Record list
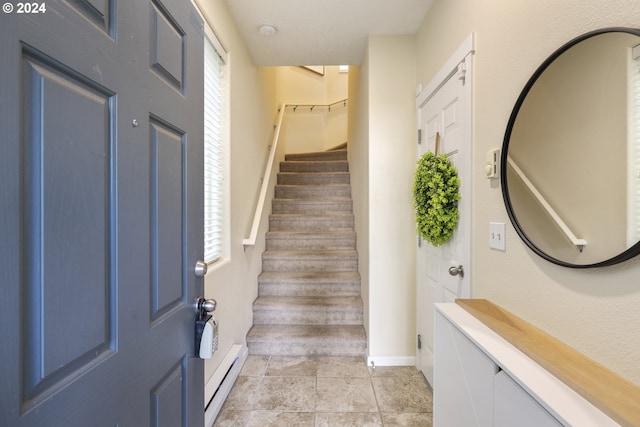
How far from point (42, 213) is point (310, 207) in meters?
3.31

==

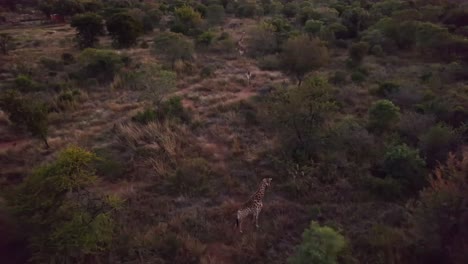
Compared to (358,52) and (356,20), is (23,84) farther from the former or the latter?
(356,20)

* * *

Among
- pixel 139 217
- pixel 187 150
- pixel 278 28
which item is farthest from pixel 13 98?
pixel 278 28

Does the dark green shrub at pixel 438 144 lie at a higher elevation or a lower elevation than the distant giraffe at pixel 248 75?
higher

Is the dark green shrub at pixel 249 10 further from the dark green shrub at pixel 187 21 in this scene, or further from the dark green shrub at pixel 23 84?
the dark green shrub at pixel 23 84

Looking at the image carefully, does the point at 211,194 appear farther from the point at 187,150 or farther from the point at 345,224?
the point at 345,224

What you need to do
Please return every line in the items above that contains the word "higher".

Correct response
Does the dark green shrub at pixel 438 144 lie at a higher elevation or a lower elevation than the distant giraffe at pixel 248 75?
higher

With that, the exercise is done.